Görevler >>
[a] Seminer haberine göre aşağıdaki soruları yanıtlayın.
(i) Düzenlenen seminerin konusu neydi?
(ii) Seminer hangi salonda düzenlendi?
(iii) Denetimli Serbestlik Müdürü kimdir?
[b] Seminer haberinde Ödemiş Denetimli Serbestlik Müdürlüğünün sorumluluk alanları olarak sayılan ilçelerin tamamını yazın.
[c] Aşağıdaki ifadeler seminer haberiyle uyuşuyor mu? Her biri için evet ya da hayır deyin ve karara varmanızı sağlayan sözcükleri haberden aynen alıntılayın.
(i) Seminer, Ödemiş Cumhuriyet Başsavcılığının denetiminde düzenlendi.
(ii) Şevket Akgün'ün unvanı haberde Belediye Başkanı olarak geçer.
(iii) Ömer Yanık görevini sürdüren bir murakıptır.

Verilen metin >>
══════

Ödemiş Cumhuriyet Başsavcılığı denetiminde, Denetimli Serbestlik Müdürlüğü ile Ödemiş Müftülüğü “Aklı doğru kullanmanın önündeki engeller" konulu seminer düzenlendi.
Müftülük toplantı salonunda sat 14:00 te düzenlenen seminere; Ödemiş Cumhuriyet Başsavcısı Ömer Faruk Yurdagül, Belediye Başkan Vekili Şevket Akgün, Cumhuriyet Savcısı Erdem Eroğlu, Denetimli Serbestlik Müdürü Ruhşen Doğan, İlçe Tarım ve Hayvancılık Müdürü İbrahim Altıntaş, Murakıp Ali Efe, Ödemiş Girişimci İşadamları Derneği Başkanı Şerif Ali Güven, Denetimli Serbestlik Müdürlüğü uzmanları ve personeli, müftülük personeli, Emekli Murakıp Ömer Yanık ve Ödemiş Denetimli Serbestlik Müdürlüğünün sorumluluk alanları olan Ödemiş, Beydağ, Kiraz, Bayındır ve Tire ilçelerinde Denetimli Serbestlik tedbiri altında bulunan ceza ve tevkif evlerinden nakil olan hükümlüler katıldı.

══════

Veriler >>
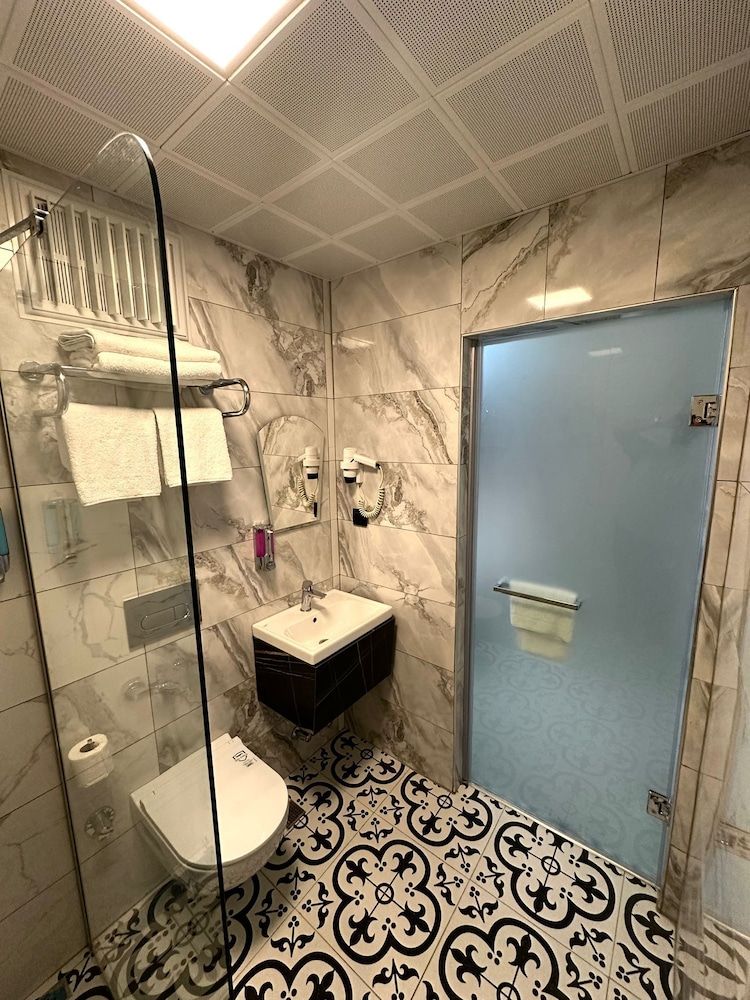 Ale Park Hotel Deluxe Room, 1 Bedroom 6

══════

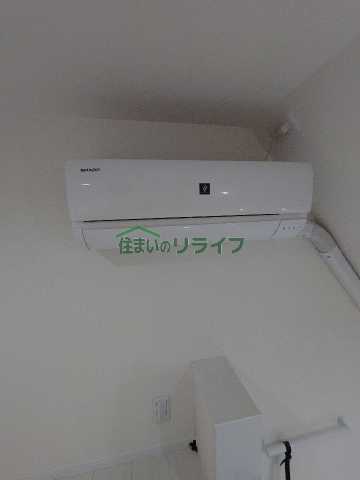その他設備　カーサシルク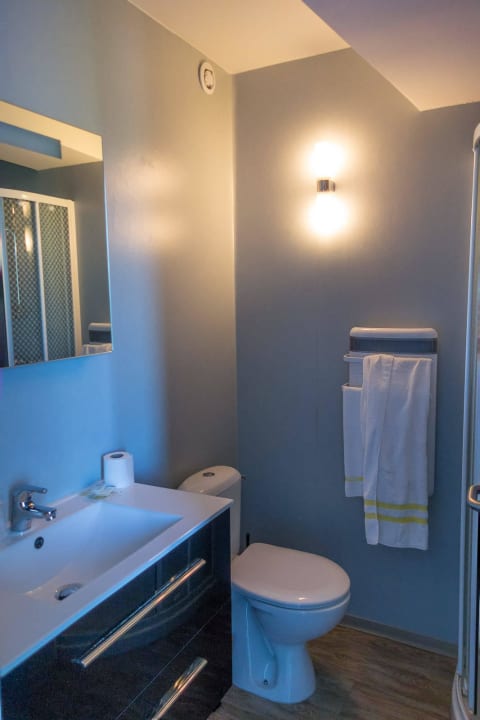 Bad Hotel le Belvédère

══════

Alıştırma cevapları >>
[a]
(i) "Aklı doğru kullanmanın önündeki engeller"
(ii) Müftülük toplantı salonunda
(iii) Ruhşen Doğan

[b] Ödemiş, Beydağ, Kiraz, Bayındır, Tire

[c]
(i) Evet: "Ödemiş Cumhuriyet Başsavcılığı denetiminde"
(ii) Hayır: "Belediye Başkan Vekili Şevket Akgün"
(iii) Hayır: "Emekli Murakıp Ömer Yanık"